Data excerpts:
******************************

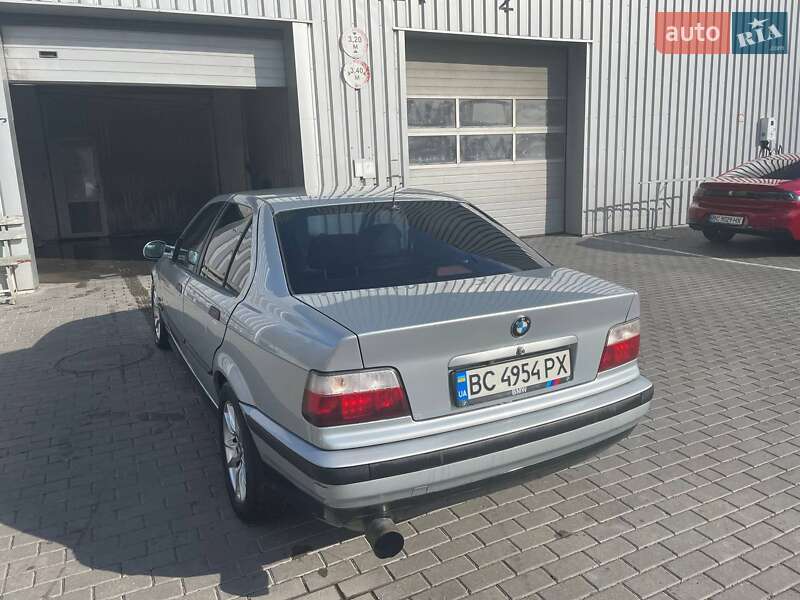 1997 bmw 325i
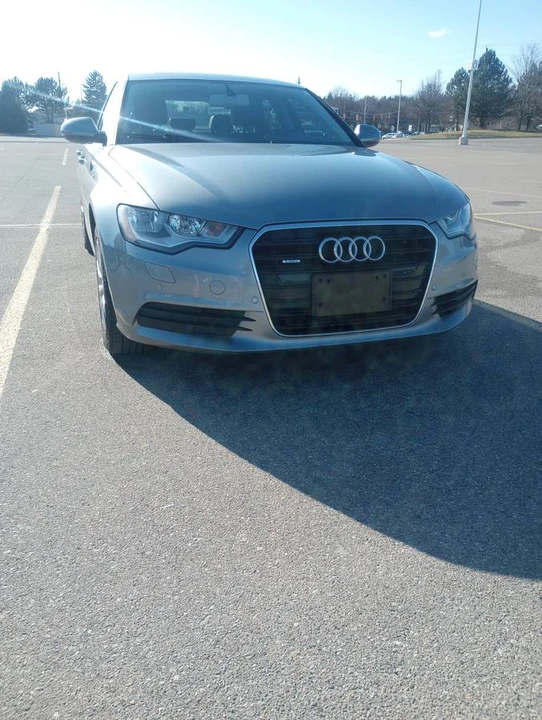 2012 Audi C7 A6 - Image 7 of 8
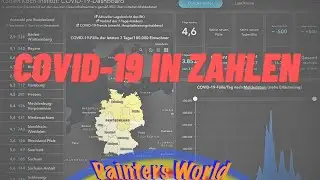 Dashboard des RKI | Alle Covid 19 Fallzahlen 2020-2023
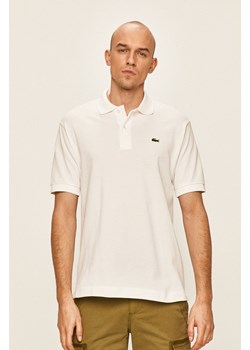 Lacoste - Polo L1212.... L1212....-001 ze sklepu PRM w kategorii T-shirty męskie - zdjęcie 161410207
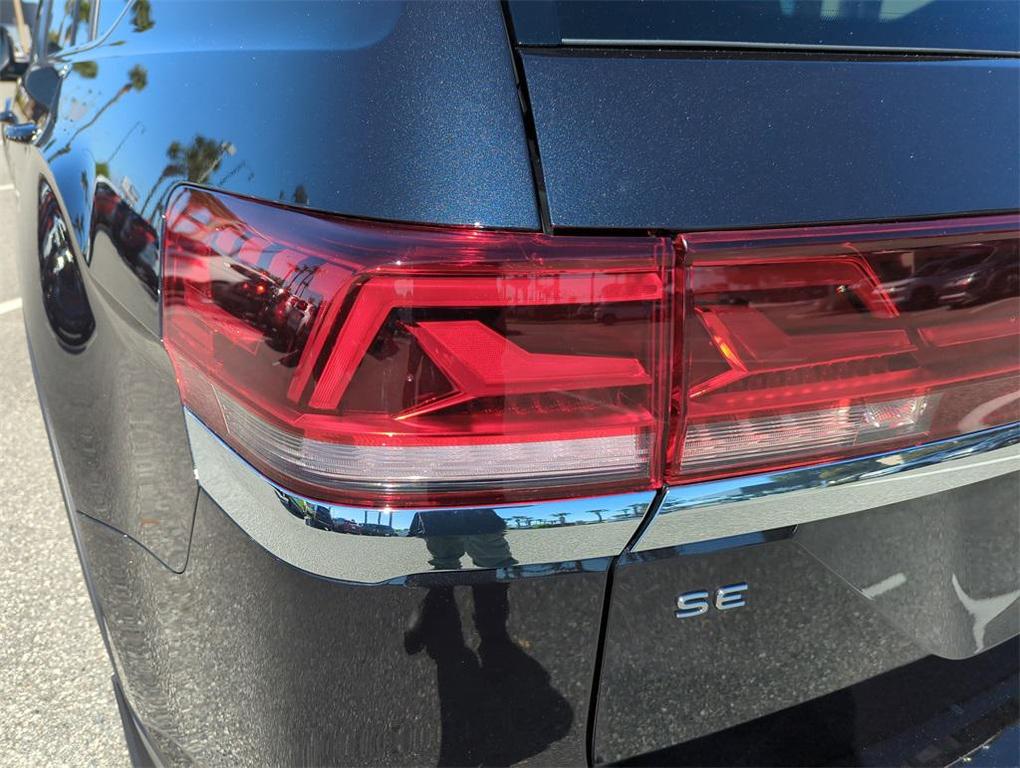 new 2026 Volkswagen Atlas car, priced at $45,543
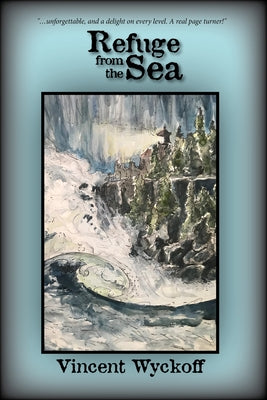Refuge from the Sea Paperback North Star Press of St. Cloud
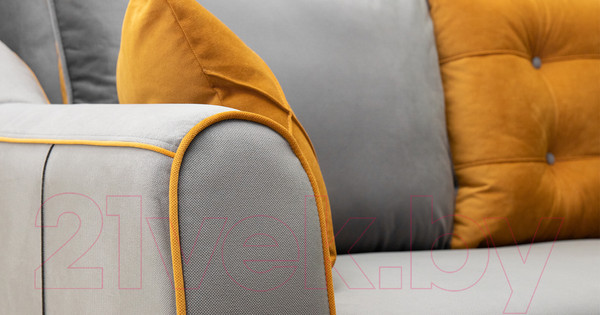 Изображение товара Диван Нижегородмебель и К Френсис ТД 259/1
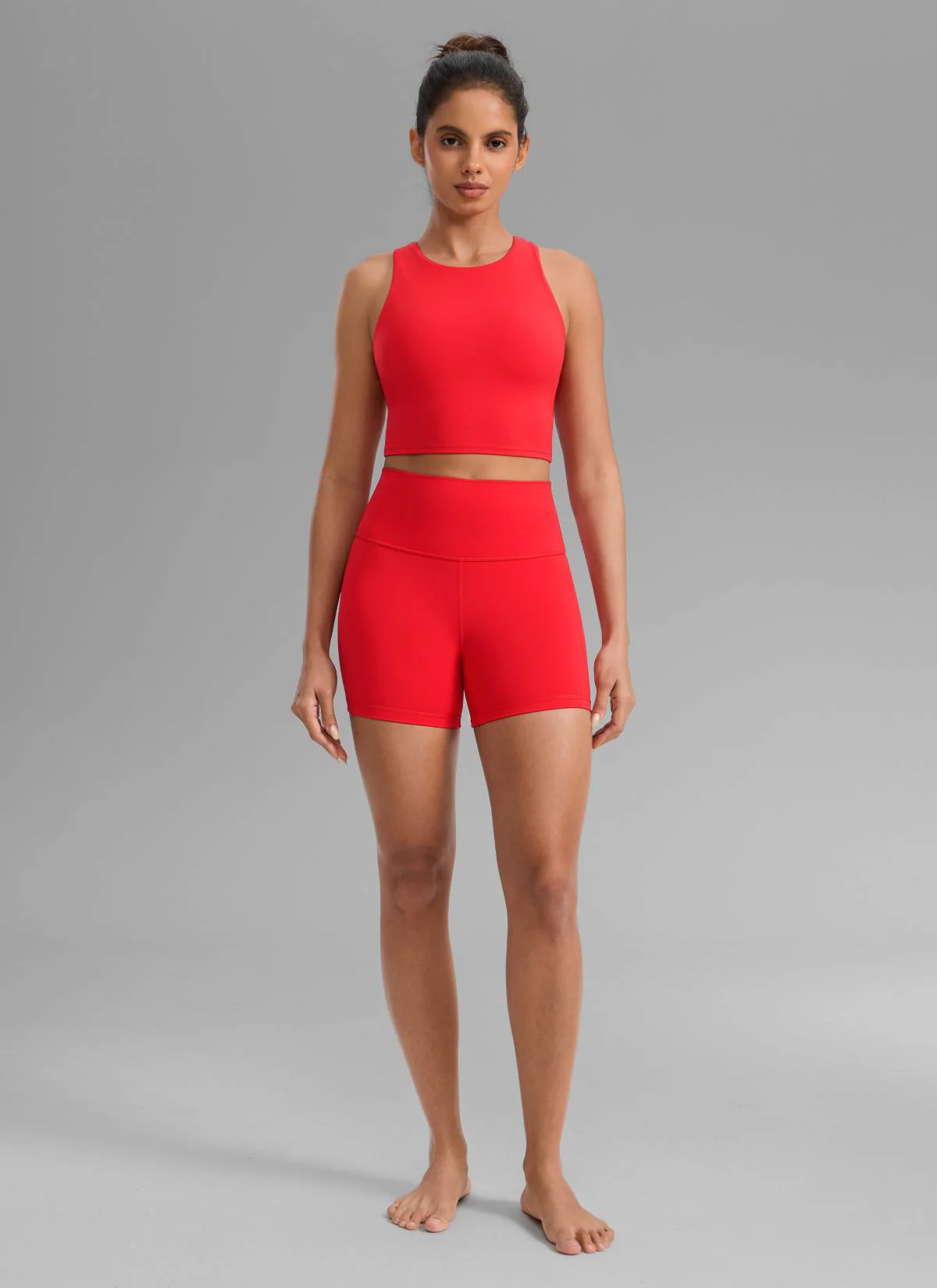Nakedfeel Origin Yoga Shorts 4'' - Image 3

******************************

Task instructions: A faithful copy of every entry is needed, omitting each image.

Task answer:
 1997 bmw 325i
 2012 Audi C7 A6 - Image 7 of 8
 Dashboard des RKI | Alle Covid 19 Fallzahlen 2020-2023
 Lacoste - Polo L1212.... L1212....-001 ze sklepu PRM w kategorii T-shirty męskie - zdjęcie 161410207
 new 2026 Volkswagen Atlas car, priced at $45,543
Refuge from the Sea Paperback North Star Press of St. Cloud
 Изображение товара Диван Нижегородмебель и К Френсис ТД 259/1
Nakedfeel Origin Yoga Shorts 4'' - Image 3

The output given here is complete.